Sempre rejeitou, no entanto, voltar à cena política, justificando que isso causava uma distração mediática. "Cada vez que apareço isso põe as pessoas a olhar para o passado e não para o futuro. Não quero de todo alimentar isso ou desviar a atenção do presente", fez saber, apesar de na aparição na campanha da AD, em Faro, ter dado o 'peito às balas' em nome dos ideais em que acredita. E a sua intervenção foi, em tudo, polémica. No púlpito, recordou a afirmação que fez em 2016, na festa do Pontal, no Algarve.
Declarações que estão a marcar a campanha eleitoral para as legislativas , com todos os partidos a aproveitarem a aparição de Passos Coelho, seja como arma de arremesso a Luís Montenegro ou como reforço na posição da aliança partidárias entre o PSD, o CDS e o PPM.
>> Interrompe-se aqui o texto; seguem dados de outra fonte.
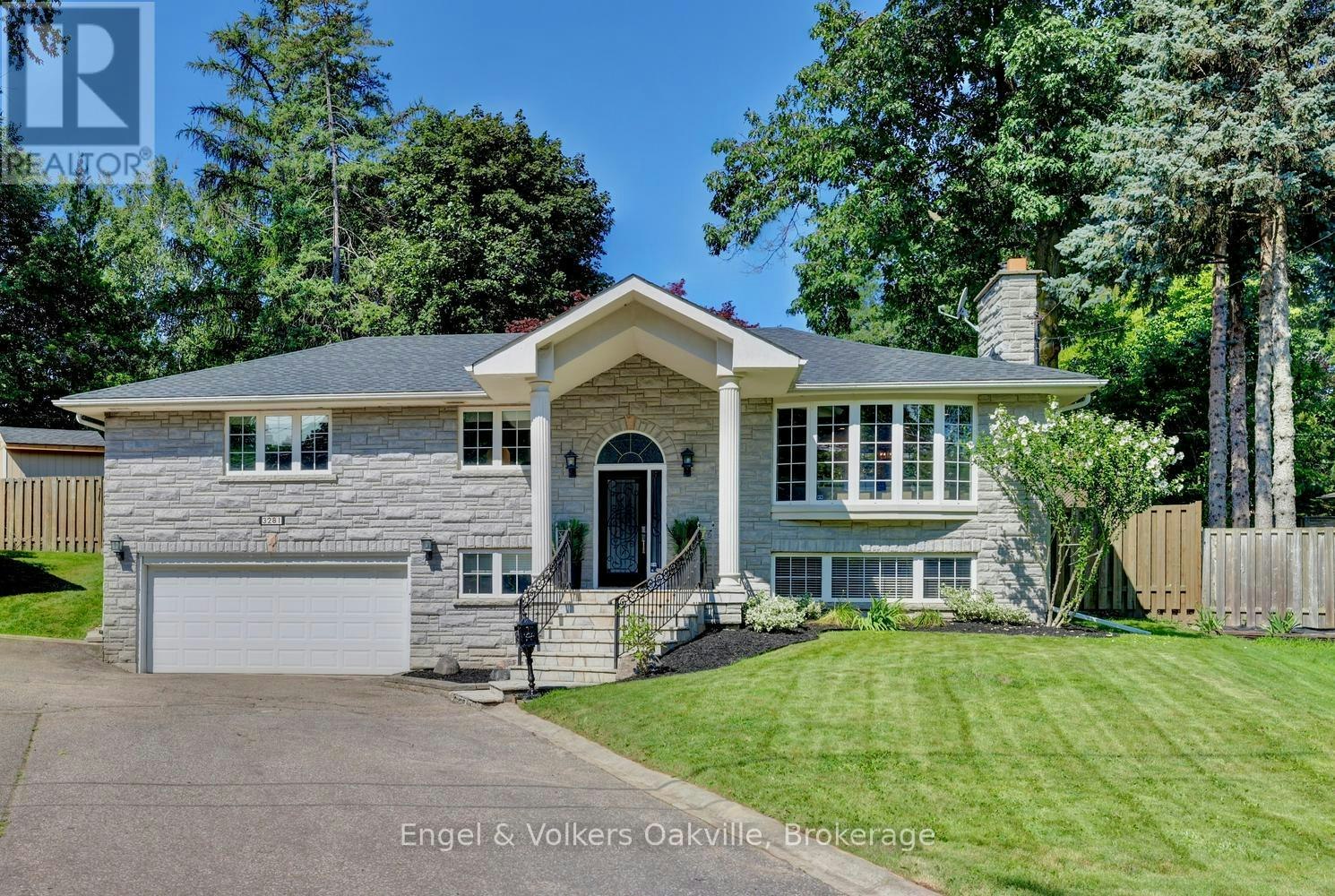 3281 Flanagan Crescent, Mississauga, ON, L5C 2M7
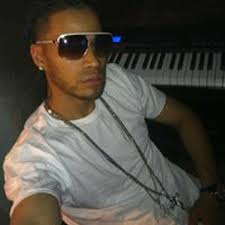 Stream Armando Colon music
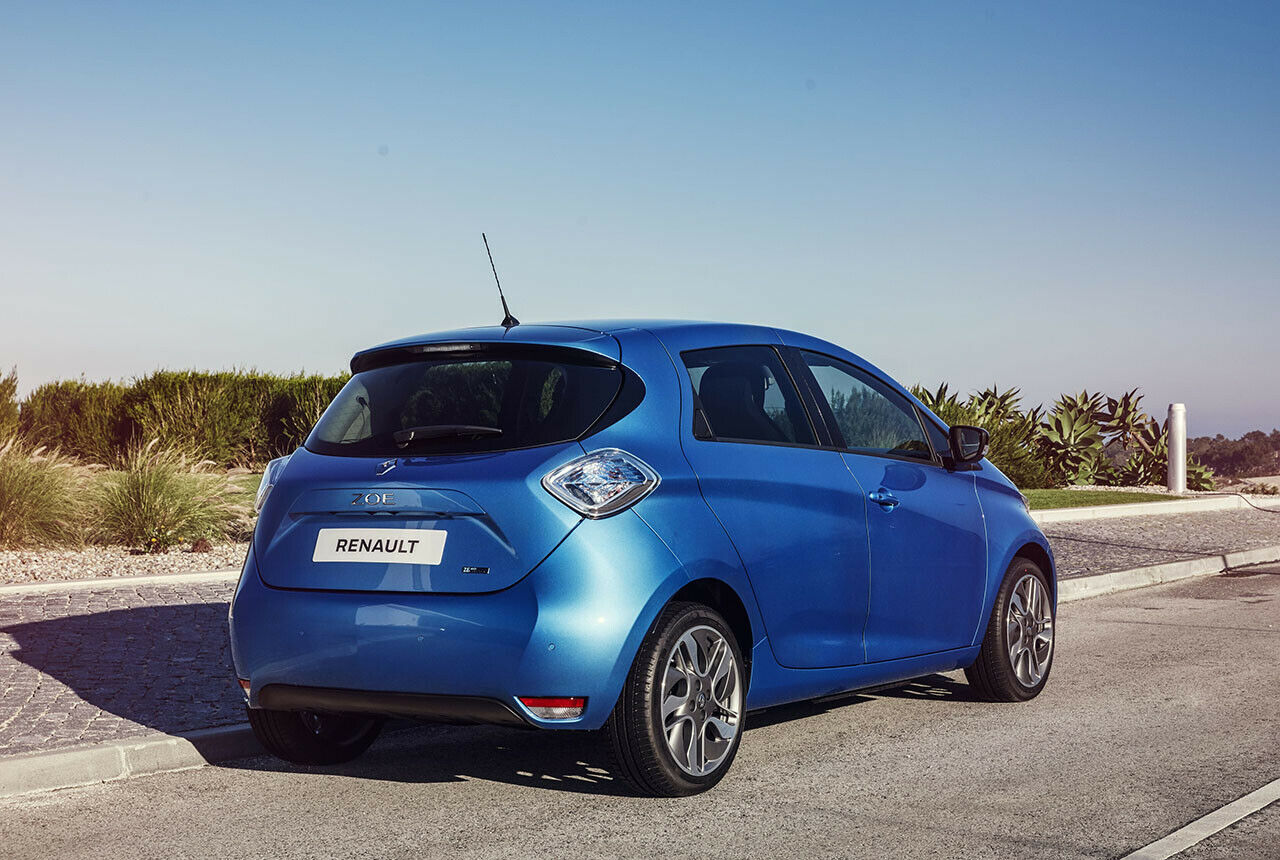 Für die Praxis verspricht Renault eine Reichweite von 300 Kilometern mit dem großen Akku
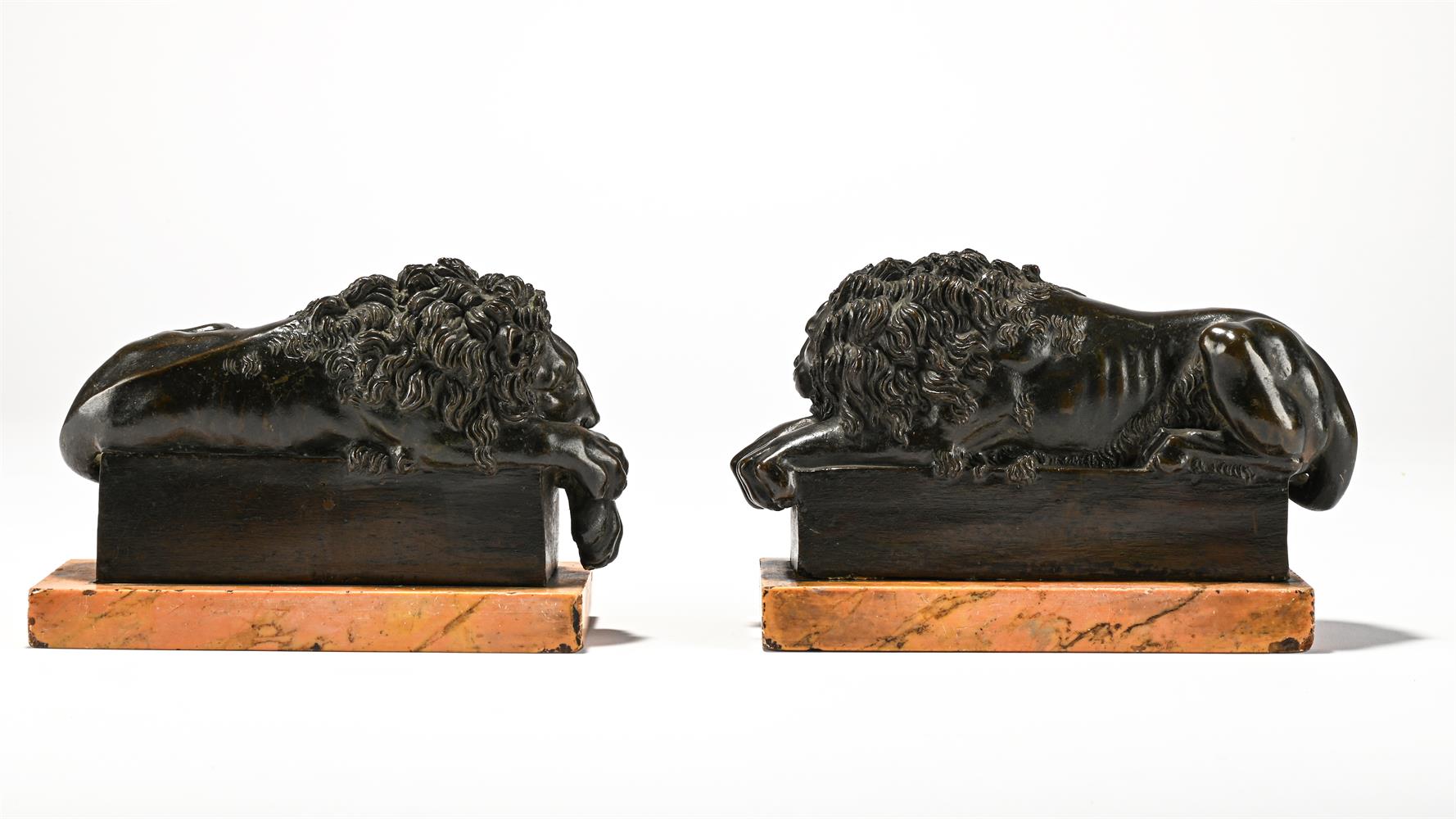 AFTER CANOVA, A PAIR OF ITALIAN BRONZE REZZONICO LIONS, MID TO EARLY 19TH CENTURY - Image 4 of 4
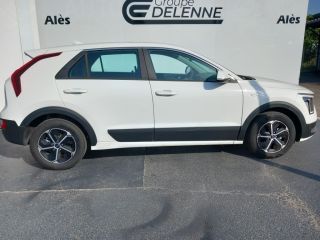 30100 : Hyundai Alès - Auto Hall - KIA NIRO Motion - NIRO II - Blanc - Automate sequentiel - Essence / Courant électrique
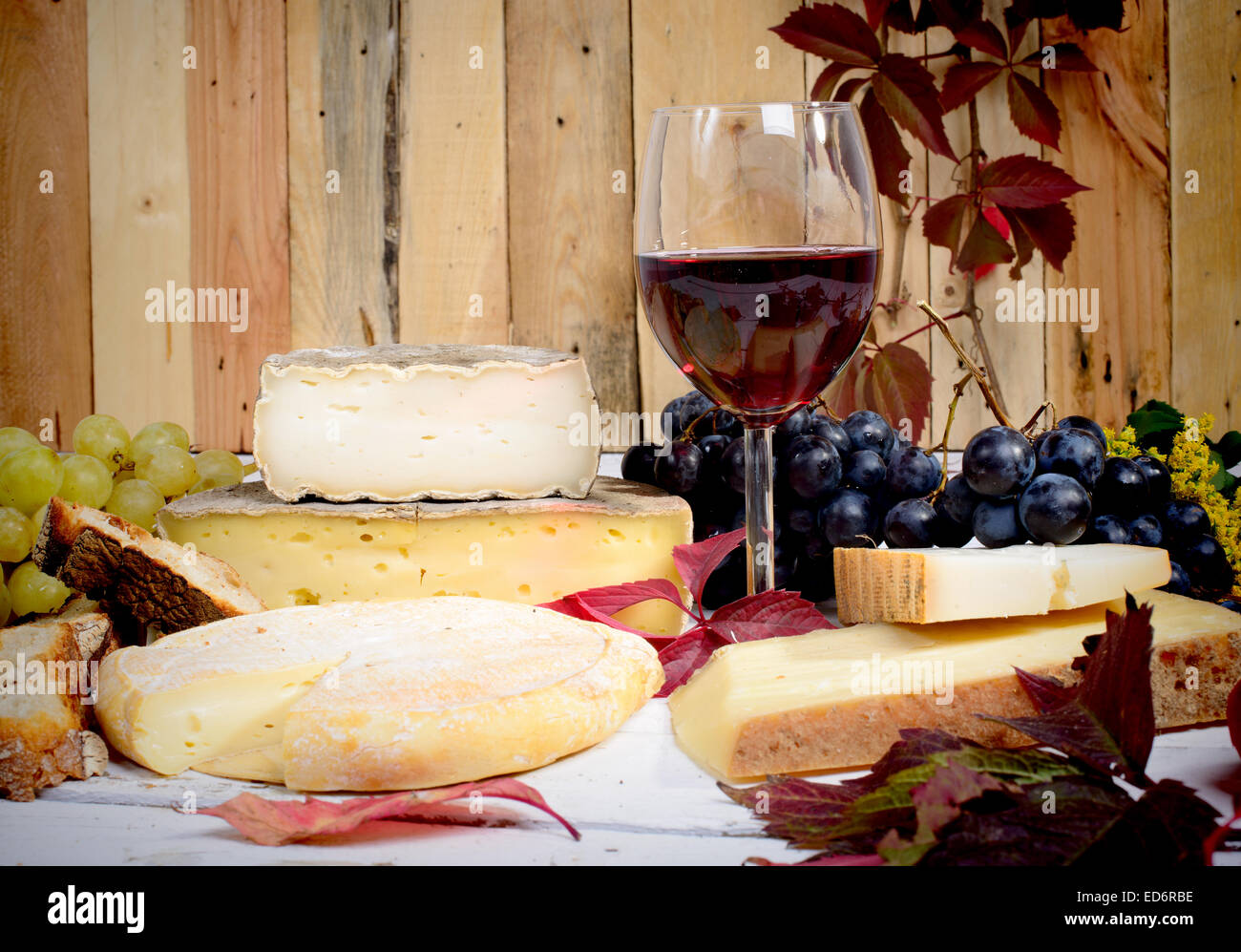 Tabla de quesos franceses con vino y uvas Fotografía de stock Alamy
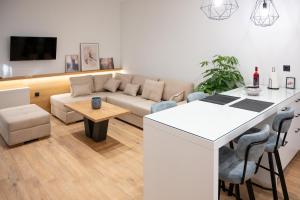 sala de estar con sofá y mesa en Kefaloviso Luxury Apartment 2, en Nafpaktos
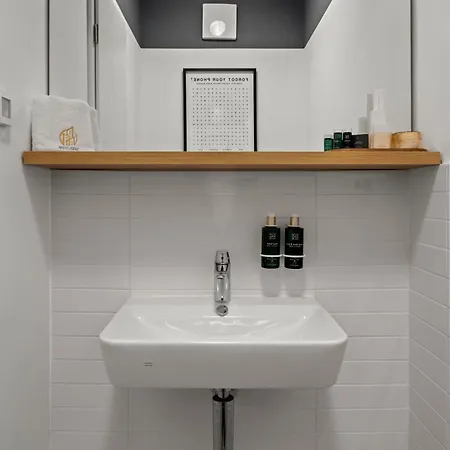 Mido Aviatie Park With Private Parking & Self Check-in Bucarest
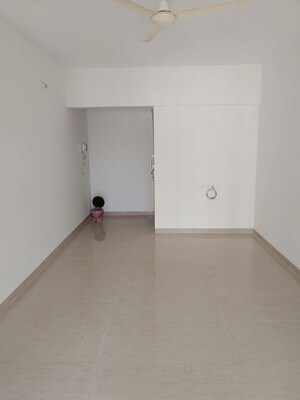 Room in 3 BHK Apartment at Supreme Palms Villas, Baner – for Rent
O LONGO E PENOSO CICLO DE DISSABORES DE PASSOS
Pedro Passos Coelho está hoje mais sereno, conformado, mas sem esquecer a dor que tem pautado a sua vida ao longo dos últimos anos. Numa reportagem feita pela revista 'Sábado' há cerca de um ano, os amigos garantiam que ele não se isolou depois dos infortúnios da vida, mas colocou, mais do que nunca, os olhos na família, até porque é aí que se sente bem.
Os desgostos aconteceram uns atrás dos outros e colocam em dúvida os dizeres populares que afirmam que um azar não bate sempre à mesma porta. No caso de Pedro Passos Coelho, a sua não parou de tocar. A mulher foi o mais duro embate e aquele de que dificilmente vai recuperar. Em 2015, a família susteve a respiração quando a fisioterapeuta foi diagnosticada com um tumor ósseo num dos joelhos. Na altura, o político estava no final do seu mandato como primeiro-ministro e, apesar de ter continuado na cena política, declarou guerra à doença com a mulher. Foram juntos a praticamente todas as consultas, tratamentos e, quando eram fotografados lado a lado, numa altura em que Laura já não tinha cabelo, Passos apertava-lhe a mão, enquanto ela sorria.
Foi neste espírito de união que celebraram os recuos da doença, mas também que enfrentaram o cenário cada vez mais dramático traçado pelos médicos que acompanhavam Laura no IPO, quando as metástases não davam tréguas, e que culminou com a sua morte, em 2020. Aconteceu um ano depois de Pedro Passos Coelho ter perdido o pai e a paz tardaria a chegar. Apenas oito meses depois de ter ficado sem a companheira, Passos Coelho deparou-se com a notícia da morte do irmão mais velho, Miguel, que tinha paralisia cerebral desde criança e faleceu no hospital onde estava internado, vítima de uma infeção. Dois anos mais tarde, perderia também a mãe.
Num ano negro que parecia não ter fim, o antigo político viu ainda a irmã ser diagnosticada com um cancro, assim como a antiga companheira, Fátima Padinha, que também continuava a braços com a doença. No meio deste cenário e com uma filha menor a seu encargo, era também o cuidador dos sogros.
No ano em que questionou se era possível suportar mais sofrimento, desceu ao fundo, mas, de acordo com os mais próximos, nunca se desviou do foco: a filha mais nova, que tinha sido privada da mãe em tão tenra idade e dependia inteiramente de si. Afastou-se da política, dedicou-se à família e honrou a promessa que fez a Laura. Agora com a filha já mais crescida, posiciona-se ao lado de Luís Montenegro e surge como uma espécie de cavaleiro branco para a AD, que pode agitar e baralhar as contas nesta campanha eleitoral. Para o bem ou para o mal.